In 2016 some important extensions are:

  • Alt-Svc header for location of the resource
  • Client-Hints information about client or web browser

Cache

Session

Using Http cookies you can link requests to some state of the server (event http is state-less protocol).

CORS

Web browsers enforce strict separation between web sites. Only resources from Same origin can be accessed. But there are exceptions. Cross origin resource sharing CORS

Allow cors on server so options request are resolved

echo "gem 'rack-cors', require: 'rack/cors'" >> Gemfile
bundle

sed -i config/application.rb -e '/^  end/i \
\
    config.middleware.insert_before 0, "Rack::Cors" do\
      allow do\
        origins "*"\
        resource(\
          "*",\
          headers: :any,\
          methods: :any,\
          expose: [\
            "access-token",\
            "expiry",\
            "token-type",\
            "uid",\
            "client",\
            "Content-Range", # clean_pagination\
            "Accept-Ranges", # clean_pagination\
          ],\
        )\
      end\
    end'

You can enable CORS only for specific actions. For example if you are loading form on other sites to create and update, you can enable cors for that actions. When you are loading javascript from other domains like

<script type="text/javascript" src="//localhost:3002/widget/1"></script>

than on your server you will get error

ActionController::InvalidCrossOriginRequest (Security warning: an embedded <script> tag on another site requested protected JavaScript. If you know what you're doing, go ahead and disable forgery protection on this action to permit cross-origin JavaScript embedding.):

To solve that add

  skip_before_action :verify_authenticity_token, only: [:widget]

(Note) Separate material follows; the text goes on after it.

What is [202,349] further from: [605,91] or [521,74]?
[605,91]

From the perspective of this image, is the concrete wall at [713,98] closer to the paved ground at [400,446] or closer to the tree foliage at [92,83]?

When you want to submit form from another domain you get this error

ActionController::InvalidAuthenticityToken (ActionController::InvalidAuthenticityToken):

To solve that add

  skip_before_action :verify_authenticity_token, only: [:widget, :create, :update]

To see response from submitted form request, you see in javascript console this warning and $.ajax success callback is never triggered

Failed to load http://localhost:3002/days/1: No 'Access-Control-Allow-Origin' header is present on the requested resource. Origin 'http://localhost' is therefore not allowed access.

To solve that add

  after_action :set_access_control_headers, :only => [:create, :update]

  def set_access_control_headers
    headers['Access-Control-Allow-Origin'] = '*'
  end

CSP

Content security policy CSP

CSRF

If your controller is protected from CSRF attack (it contains protect_from_forgery) than use null session instead of exception:

sed -i app/controllers/application_controller.rb -e '/protect_from_forgery/c \
  # protect_from_forgery with: :exception\
  protect_from_forgery with: :null_session'

You can disable CSRF Token authenticity for specific actions

skip_before_action :verify_authenticity_token, only: [:my_insecure_post_action]

Authentication

You can use WWW-Authenticate header or setting sessiong key using Http cookie.